▶ SET PROBLEM 1
In the thread on bit fields and data tearing, what does "properly sized" currently mean?
▶ SET PROBLEM 2
Please resume the thread on bit fields and data tearing from its last line.

▶ SOURCE PASSAGE
• • • • • • •

Re: bit fields && data tearing

"Paul E. McKenney" <paulmck@xxxxxxxxxxxxxxxxxx> · Sun, 7 Sep 2014 16:00:19 -0700

On Sun, Sep 07, 2014 at 12:04:47PM -0700, James Bottomley wrote:
> On Sun, 2014-09-07 at 09:21 -0700, Paul E. McKenney wrote:
> > On Sat, Sep 06, 2014 at 10:07:22PM -0700, James Bottomley wrote:
> > > On Thu, 2014-09-04 at 21:06 -0700, Paul E. McKenney wrote:
> > > > On Thu, Sep 04, 2014 at 10:47:24PM -0400, Peter Hurley wrote:
> > > > > Hi James,
> > > > > 
> > > > > On 09/04/2014 10:11 PM, James Bottomley wrote:
> > > > > > On Thu, 2014-09-04 at 17:17 -0700, Paul E. McKenney wrote:
> > > > > >> +And there are anti-guarantees:
> > > > > >> +
> > > > > >> + (*) These guarantees do not apply to bitfields, because compilers often
> > > > > >> +     generate code to modify these using non-atomic read-modify-write
> > > > > >> +     sequences.  Do not attempt to use bitfields to synchronize parallel
> > > > > >> +     algorithms.
> > > > > >> +
> > > > > >> + (*) Even in cases where bitfields are protected by locks, all fields
> > > > > >> +     in a given bitfield must be protected by one lock.  If two fields
> > > > > >> +     in a given bitfield are protected by different locks, the compiler's
> > > > > >> +     non-atomic read-modify-write sequences can cause an update to one
> > > > > >> +     field to corrupt the value of an adjacent field.
> > > > > >> +
> > > > > >> + (*) These guarantees apply only to properly aligned and sized scalar
> > > > > >> +     variables.  "Properly sized" currently means "int" and "long",
> > > > > >> +     because some CPU families do not support loads and stores of
> > > > > >> +     other sizes.  ("Some CPU families" is currently believed to
> > > > > >> +     be only Alpha 21064.  If this is actually the case, a different
> > > > > >> +     non-guarantee is likely to be formulated.)

• • • • • • •

▶ SOURCE MATERIAL
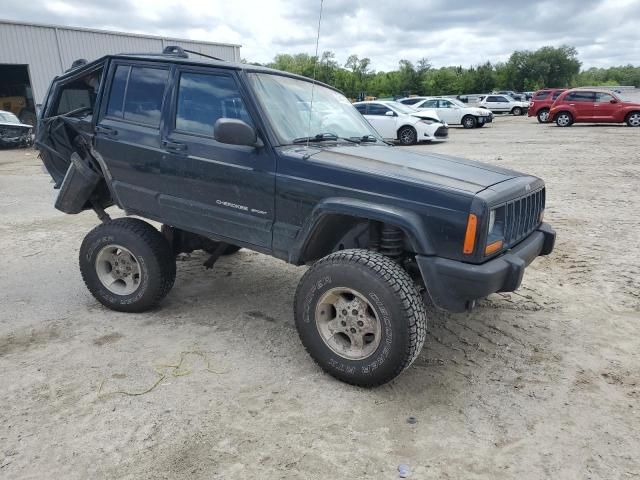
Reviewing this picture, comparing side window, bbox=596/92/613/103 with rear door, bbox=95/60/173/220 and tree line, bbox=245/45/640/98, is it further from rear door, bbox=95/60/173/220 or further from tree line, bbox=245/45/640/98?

• • • • • • •

▶ EXERCISE RESPONSE 1
"Properly sized" currently means "int" and "long".

▶ EXERCISE RESPONSE 2
> > > > > > 
> > > > > > This is a bit unclear.  Presumably you're talking about definiteness of
> > > > > > the outcome (as in what's seen after multiple stores to the same
> > > > > > variable).
> > > > > 
> > > > > No, the last conditions refers to adjacent byte stores from different
> > > > > cpu contexts (either interrupt or SMP).
> > > > > 
> > > > > > The guarantees are only for natural width on Parisc as well,
> > > > > > so you would get a mess if you did byte stores to adjacent memory
> > > > > > locations.
> > > > > 
> > > > > For a simple test like:
> > > > > 
> > > > > struct x {
> > > > > 	long a;
> > > > > 	char b;
> > > > > 	char c;
> > > > > 	char d;
> > > > > 	char e;
> > > > > };
> > > > > 
> > > > > void store_bc(struct x *p) {
> > > > > 	p->b = 1;
> > > > > 	p->c = 2;
> > > > > }
> > > > > 
> > > > > on parisc, gcc generates separate byte stores
> > > > > 
> > > > > void store_bc(struct x *p) {
> > > > >    0:	34 1c 00 02 	ldi 1,ret0
> > > > >    4:	0f 5c 12 08 	stb ret0,4(r26)
> > > > >    8:	34 1c 00 04 	ldi 2,ret0
> > > > >    c:	e8 40 c0 00 	bv r0(rp)
> > > > >   10:	0f 5c 12 0a 	stb ret0,5(r26)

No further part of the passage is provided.